Using blast radius for capacity planning

Beyond incident response, the dependency graph is valuable for capacity planning and architecture decisions.

Identify single points of failure. If postgres-mcp is used by 5 out of 7 agents, it is a single point of failure. Consider adding a read replica MCP server, implementing connection pooling, or adding caching to reduce the dependency.

Plan maintenance windows. Before taking an MCP server offline for maintenance, check its blast radius. An MCP server used by one non-critical agent can be taken down during business hours. An MCP server used by five agents including the customer-facing support agent should be maintained during off-peak hours with a failover in place.

Right-size circuit breaker thresholds. An MCP server with a large blast radius (5+ agents) should have aggressive circuit breaker settings (fail fast, shorter cooldowns). An MCP server used by one non-critical agent can have more lenient settings.

Impact-aware alerting

Traditional alerting treats all failures equally: any server DOWN triggers the same alert. Impact-aware alerting uses the blast radius to set alert severity dynamically.

# .langsight.yaml — impact-aware alert configuration
alerts:
  impact_aware: true
  rules:
    - condition: "server.status == DOWN"
      severity_override:
        # Blast radius >= 5 agents → page immediately
        blast_radius_agents >= 5: critical
        # Blast radius >= 3 agents → urgent alert
        blast_radius_agents >= 3: high
        # Blast radius == 1 agent → standard alert
        blast_radius_agents == 1: medium

When postgres-mcp (blast radius: 5 agents) goes down, it pages the on-call engineer immediately. When analytics-mcp (blast radius: 1 non-critical agent) goes down, it sends a standard Slack notification. The alert severity matches the actual impact, reducing alert fatigue while ensuring critical failures get immediate attention.

Lineage tracking for debugging

During incident investigation, the dependency graph helps trace failures back to their root cause. When a user reports that the escalation-agent is not working:

  • Check escalation-agent's health → healthy
  • Check escalation-agent's dependencies → depends on triage-agent (handoff)
  • Check triage-agent's health → healthy, but sessions failing
  • Check triage-agent's dependencies → depends on support-agent (handoff)
  • Check support-agent's health → sessions failing
  • Check support-agent's tool dependencies → postgres-mcp is DOWN

The dependency graph turns a "the agent does not work" report into a "postgres-mcp is the root cause" diagnosis in seconds, following the dependency chain automatically instead of requiring manual investigation at each layer.

Key takeaways

  • Multi-agent systems have hidden transitive dependencies.
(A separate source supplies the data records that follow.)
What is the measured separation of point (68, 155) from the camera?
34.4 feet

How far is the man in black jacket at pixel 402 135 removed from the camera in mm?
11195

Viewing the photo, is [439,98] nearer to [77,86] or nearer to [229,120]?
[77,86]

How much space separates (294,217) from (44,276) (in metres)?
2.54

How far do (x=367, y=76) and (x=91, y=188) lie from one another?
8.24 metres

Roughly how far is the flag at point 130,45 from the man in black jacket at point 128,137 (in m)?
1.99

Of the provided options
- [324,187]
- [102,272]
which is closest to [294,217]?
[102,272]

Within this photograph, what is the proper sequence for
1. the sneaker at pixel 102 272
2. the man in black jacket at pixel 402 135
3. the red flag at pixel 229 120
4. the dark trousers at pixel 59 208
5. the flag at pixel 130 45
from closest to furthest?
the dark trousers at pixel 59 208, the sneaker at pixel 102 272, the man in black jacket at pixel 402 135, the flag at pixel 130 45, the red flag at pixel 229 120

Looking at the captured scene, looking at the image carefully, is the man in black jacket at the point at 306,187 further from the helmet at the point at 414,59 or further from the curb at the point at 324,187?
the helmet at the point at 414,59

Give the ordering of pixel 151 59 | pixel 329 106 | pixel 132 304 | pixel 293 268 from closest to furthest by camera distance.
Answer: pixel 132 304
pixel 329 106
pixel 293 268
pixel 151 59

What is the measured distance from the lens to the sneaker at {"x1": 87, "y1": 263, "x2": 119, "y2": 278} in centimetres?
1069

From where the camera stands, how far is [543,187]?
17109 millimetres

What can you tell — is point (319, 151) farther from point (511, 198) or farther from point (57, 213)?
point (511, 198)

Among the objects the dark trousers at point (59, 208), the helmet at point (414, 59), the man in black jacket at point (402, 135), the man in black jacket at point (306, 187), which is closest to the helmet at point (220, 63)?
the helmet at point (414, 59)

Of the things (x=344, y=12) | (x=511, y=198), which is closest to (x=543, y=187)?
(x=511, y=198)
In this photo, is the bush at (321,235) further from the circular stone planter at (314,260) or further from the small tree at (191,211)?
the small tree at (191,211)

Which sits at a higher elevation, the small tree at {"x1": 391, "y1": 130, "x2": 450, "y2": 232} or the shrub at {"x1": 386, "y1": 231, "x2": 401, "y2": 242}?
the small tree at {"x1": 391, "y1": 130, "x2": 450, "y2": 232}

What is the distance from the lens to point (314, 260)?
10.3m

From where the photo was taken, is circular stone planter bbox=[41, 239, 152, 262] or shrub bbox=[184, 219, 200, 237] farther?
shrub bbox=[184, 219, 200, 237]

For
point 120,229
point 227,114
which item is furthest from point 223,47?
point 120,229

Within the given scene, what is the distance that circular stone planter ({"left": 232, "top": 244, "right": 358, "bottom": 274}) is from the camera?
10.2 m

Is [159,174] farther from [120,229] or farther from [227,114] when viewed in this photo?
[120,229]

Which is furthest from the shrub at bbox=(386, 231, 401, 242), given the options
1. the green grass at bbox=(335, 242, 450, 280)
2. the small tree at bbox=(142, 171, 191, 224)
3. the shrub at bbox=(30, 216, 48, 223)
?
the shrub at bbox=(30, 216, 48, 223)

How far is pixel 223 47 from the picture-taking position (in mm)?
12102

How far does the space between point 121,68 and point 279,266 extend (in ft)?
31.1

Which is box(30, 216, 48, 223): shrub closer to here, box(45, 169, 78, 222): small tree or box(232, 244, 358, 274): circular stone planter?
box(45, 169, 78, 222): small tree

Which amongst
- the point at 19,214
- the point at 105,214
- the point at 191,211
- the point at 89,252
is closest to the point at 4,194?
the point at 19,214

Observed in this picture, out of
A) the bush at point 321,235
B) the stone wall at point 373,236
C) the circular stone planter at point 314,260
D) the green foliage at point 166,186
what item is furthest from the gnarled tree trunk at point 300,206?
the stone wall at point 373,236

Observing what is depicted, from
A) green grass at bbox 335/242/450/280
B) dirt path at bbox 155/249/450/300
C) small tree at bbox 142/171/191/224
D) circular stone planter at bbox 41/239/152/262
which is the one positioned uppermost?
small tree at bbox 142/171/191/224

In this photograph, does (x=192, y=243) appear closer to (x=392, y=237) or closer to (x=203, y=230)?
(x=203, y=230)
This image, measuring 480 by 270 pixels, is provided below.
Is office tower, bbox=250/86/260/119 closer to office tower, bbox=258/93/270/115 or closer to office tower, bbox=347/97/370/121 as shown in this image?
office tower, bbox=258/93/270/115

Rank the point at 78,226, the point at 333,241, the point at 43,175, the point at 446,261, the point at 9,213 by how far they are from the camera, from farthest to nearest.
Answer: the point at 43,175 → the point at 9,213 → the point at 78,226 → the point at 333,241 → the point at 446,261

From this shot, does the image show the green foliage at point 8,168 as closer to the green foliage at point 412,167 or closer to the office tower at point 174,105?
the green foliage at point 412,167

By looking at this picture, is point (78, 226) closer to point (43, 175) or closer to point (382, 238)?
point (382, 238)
An agent three handoff layers away from a failed MCP server still fails. Without blast radius mapping, the root cause is invisible.
  • Build the graph from real usage, not configuration. LangSight observes actual agent sessions to build the dependency graph. Static configuration is always incomplete.
  • Include blast radius in every DOWN alert. "postgres-mcp is down, 5 agents affected, 180 sessions/hour impacted" enables faster triage than "postgres-mcp is down."
  • Use blast radius for capacity planning. Identify single points of failure, plan maintenance windows, and right-size circuit breaker thresholds based on dependency data.
  • Impact-aware alerting reduces noise. Page for high-blast-radius failures, notify for low-blast-radius failures. Match alert severity to actual impact.